> _TASK DESCRIPTION_:
Write every entry out again, exactly as given.

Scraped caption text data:

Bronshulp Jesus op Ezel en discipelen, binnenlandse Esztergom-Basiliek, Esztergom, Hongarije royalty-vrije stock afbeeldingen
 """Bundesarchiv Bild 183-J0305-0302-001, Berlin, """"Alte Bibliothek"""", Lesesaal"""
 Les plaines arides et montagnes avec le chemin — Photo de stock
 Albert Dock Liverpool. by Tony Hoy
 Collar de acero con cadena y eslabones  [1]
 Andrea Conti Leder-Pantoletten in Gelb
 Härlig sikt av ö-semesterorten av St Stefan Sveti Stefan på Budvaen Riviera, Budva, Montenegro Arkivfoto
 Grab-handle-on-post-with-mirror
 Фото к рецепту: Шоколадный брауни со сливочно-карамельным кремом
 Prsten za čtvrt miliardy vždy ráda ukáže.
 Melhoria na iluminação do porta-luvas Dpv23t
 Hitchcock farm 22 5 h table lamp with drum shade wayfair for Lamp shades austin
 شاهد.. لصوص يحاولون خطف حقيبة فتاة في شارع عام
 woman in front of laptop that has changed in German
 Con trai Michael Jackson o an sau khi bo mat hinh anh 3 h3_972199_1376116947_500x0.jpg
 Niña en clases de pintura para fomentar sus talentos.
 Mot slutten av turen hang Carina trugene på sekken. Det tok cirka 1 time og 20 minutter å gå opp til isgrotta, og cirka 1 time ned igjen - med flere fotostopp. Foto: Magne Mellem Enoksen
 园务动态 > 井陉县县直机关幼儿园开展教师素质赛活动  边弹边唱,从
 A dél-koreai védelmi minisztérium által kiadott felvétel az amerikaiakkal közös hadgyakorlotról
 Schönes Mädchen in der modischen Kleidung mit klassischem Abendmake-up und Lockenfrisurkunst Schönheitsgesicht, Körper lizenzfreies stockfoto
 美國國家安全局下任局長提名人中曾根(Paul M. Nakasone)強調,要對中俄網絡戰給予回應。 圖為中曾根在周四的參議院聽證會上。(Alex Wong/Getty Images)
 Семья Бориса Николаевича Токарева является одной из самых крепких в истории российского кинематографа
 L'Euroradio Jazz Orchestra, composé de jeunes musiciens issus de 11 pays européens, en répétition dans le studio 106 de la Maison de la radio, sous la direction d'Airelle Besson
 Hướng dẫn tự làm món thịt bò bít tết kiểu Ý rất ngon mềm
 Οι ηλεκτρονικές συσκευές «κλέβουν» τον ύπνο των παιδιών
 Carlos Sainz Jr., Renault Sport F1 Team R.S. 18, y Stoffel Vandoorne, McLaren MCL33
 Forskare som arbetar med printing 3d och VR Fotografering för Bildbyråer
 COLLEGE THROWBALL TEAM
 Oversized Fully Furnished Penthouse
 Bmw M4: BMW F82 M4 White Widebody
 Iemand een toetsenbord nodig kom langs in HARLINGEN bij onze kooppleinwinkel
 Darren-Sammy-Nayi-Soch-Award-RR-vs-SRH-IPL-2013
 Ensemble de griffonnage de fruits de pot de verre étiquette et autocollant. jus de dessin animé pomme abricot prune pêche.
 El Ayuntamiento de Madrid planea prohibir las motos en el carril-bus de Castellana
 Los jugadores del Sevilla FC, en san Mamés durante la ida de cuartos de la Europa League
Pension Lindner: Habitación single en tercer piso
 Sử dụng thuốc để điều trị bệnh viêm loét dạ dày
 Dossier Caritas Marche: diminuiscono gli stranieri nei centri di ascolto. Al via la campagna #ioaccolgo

> _RESPONSE_:
Bronshulp Jesus op Ezel en discipelen, binnenlandse Esztergom-Basiliek, Esztergom, Hongarije royalty-vrije stock afbeeldingen
 """Bundesarchiv Bild 183-J0305-0302-001, Berlin, """"Alte Bibliothek"""", Lesesaal"""
 Les plaines arides et montagnes avec le chemin — Photo de stock
 Albert Dock Liverpool. by Tony Hoy
 Collar de acero con cadena y eslabones  [1]
 Andrea Conti Leder-Pantoletten in Gelb
 Härlig sikt av ö-semesterorten av St Stefan Sveti Stefan på Budvaen Riviera, Budva, Montenegro Arkivfoto
 Grab-handle-on-post-with-mirror
 Фото к рецепту: Шоколадный брауни со сливочно-карамельным кремом
 Prsten za čtvrt miliardy vždy ráda ukáže.
 Melhoria na iluminação do porta-luvas Dpv23t
 Hitchcock farm 22 5 h table lamp with drum shade wayfair for Lamp shades austin
 شاهد.. لصوص يحاولون خطف حقيبة فتاة في شارع عام
 woman in front of laptop that has changed in German
 Con trai Michael Jackson o an sau khi bo mat hinh anh 3 h3_972199_1376116947_500x0.jpg
 Niña en clases de pintura para fomentar sus talentos.
 Mot slutten av turen hang Carina trugene på sekken. Det tok cirka 1 time og 20 minutter å gå opp til isgrotta, og cirka 1 time ned igjen - med flere fotostopp. Foto: Magne Mellem Enoksen
 园务动态 > 井陉县县直机关幼儿园开展教师素质赛活动  边弹边唱,从
 A dél-koreai védelmi minisztérium által kiadott felvétel az amerikaiakkal közös hadgyakorlotról
 Schönes Mädchen in der modischen Kleidung mit klassischem Abendmake-up und Lockenfrisurkunst Schönheitsgesicht, Körper lizenzfreies stockfoto
 美國國家安全局下任局長提名人中曾根(Paul M. Nakasone)強調,要對中俄網絡戰給予回應。 圖為中曾根在周四的參議院聽證會上。(Alex Wong/Getty Images)
 Семья Бориса Николаевича Токарева является одной из самых крепких в истории российского кинематографа
 L'Euroradio Jazz Orchestra, composé de jeunes musiciens issus de 11 pays européens, en répétition dans le studio 106 de la Maison de la radio, sous la direction d'Airelle Besson
 Hướng dẫn tự làm món thịt bò bít tết kiểu Ý rất ngon mềm
 Οι ηλεκτρονικές συσκευές «κλέβουν» τον ύπνο των παιδιών
 Carlos Sainz Jr., Renault Sport F1 Team R.S. 18, y Stoffel Vandoorne, McLaren MCL33
 Forskare som arbetar med printing 3d och VR Fotografering för Bildbyråer
 COLLEGE THROWBALL TEAM
 Oversized Fully Furnished Penthouse
 Bmw M4: BMW F82 M4 White Widebody
 Iemand een toetsenbord nodig kom langs in HARLINGEN bij onze kooppleinwinkel
 Darren-Sammy-Nayi-Soch-Award-RR-vs-SRH-IPL-2013
 Ensemble de griffonnage de fruits de pot de verre étiquette et autocollant. jus de dessin animé pomme abricot prune pêche.
 El Ayuntamiento de Madrid planea prohibir las motos en el carril-bus de Castellana
 Los jugadores del Sevilla FC, en san Mamés durante la ida de cuartos de la Europa League
Pension Lindner: Habitación single en tercer piso
 Sử dụng thuốc để điều trị bệnh viêm loét dạ dày
 Dossier Caritas Marche: diminuiscono gli stranieri nei centri di ascolto. Al via la campagna #ioaccolgo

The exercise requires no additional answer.